__課題のねらい__
再生医療と厚労省の規制についての記事を、最後の文のあとから書き継いでください。

__抽出した本文__
今回も新しく始まった連載についてお送りしたい。最初は内科医であり東京大学医科学研究所・がん研究会がん研究所で客員研究員を務める谷本哲也さんの連載「徒然薬」。世界で最も薬が好きな民俗かと思われる日本人にとっての薬について、つれづれなるままに専門家の立場から厳しくチェックしようという企画である。
iPS細胞による再生医療、国民そっちのけで利権化目論む厚労省
第1回「厚労省が虎視眈々と狙う『再生医療ムラ』の権益拡大」は、最先端医療と国の規制についての問題提起だ。
行政の特徴として、新しいことに挑戦することは苦手で、できるだけ問題が発生しないようにことなかれ主義に走る。
iPS細胞を使った再生医療は、世界が激しくしのぎを削る。
京都大学の山中伸弥教授がノーベル賞を受賞したことは日本にとっての誇りだが、それはさらに世界最先端を走り続けることで輝きを増す。
しかし、いまの厚生労働省はお役所仕事よろしく、規制強化に走り、新しいことに挑戦させないような仕組みを作ろうとしているという。
谷本さんは、かつて白血病の先端研究に携わってきた経験から、最先端医療の分野ではこうした厚労省による規制を安易に導入すべきではないという。
白血病の治療でも不幸なことに新薬の開発段階ではお亡くなりになる人が続いたそうだ。しかし、あえて死のリスクを冒しても治療に取り組もうとした患者さんと医師のおかげで白血病の治療は飛躍的な進歩を遂げた。

(保存済みデータ項目)
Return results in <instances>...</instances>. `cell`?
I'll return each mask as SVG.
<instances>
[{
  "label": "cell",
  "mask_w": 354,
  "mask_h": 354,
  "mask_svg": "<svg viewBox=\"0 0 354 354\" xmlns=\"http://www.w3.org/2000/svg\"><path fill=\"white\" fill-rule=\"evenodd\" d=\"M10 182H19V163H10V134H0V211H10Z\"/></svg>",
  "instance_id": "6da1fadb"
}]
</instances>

__課題の解答__
ようやく始まろうとしているiPS細胞を使った再生医療も最初は危険があるのは事実。しかし、だからといってほかに治療法がない患者さんの願いを規制強化で潰してしまうのはいかがなものか、と谷本さんは問う。
再生医療の治験では日本よりも韓国の方が進んでいる。もし厚労省のお役所仕事をそのまま許せば、日本はこの分野で韓国の後塵を拝することになることは間違いない。私たちはその意味でも、厚労省の行政をきちんとチェックする必要がある。
もう1つ紹介したい新連載は元ミス日本、元全日本ダンス選手権ファイナリストである吉野ゆりえさんの「いのちを懸けたブラインドダンス」。熱心な読者の方はすぐにお分かりになると思うが、以前「元ミス日本、ガンとの壮絶すぎる闘い」でご紹介したがんとの壮絶な闘いを続けている方だ。
このときのインタビュー記事はおかげさまで多くの読者の方に読んでいただいたが、私の力不足でお伝えできない大切なことがいっぱい残っている。
また、吉野さんにはご自身の筆で、がんとどのような挑戦をされてきたのかをぜひ書いてほしかったのでお願いした。連載のご愛読をぜひお願いしたい。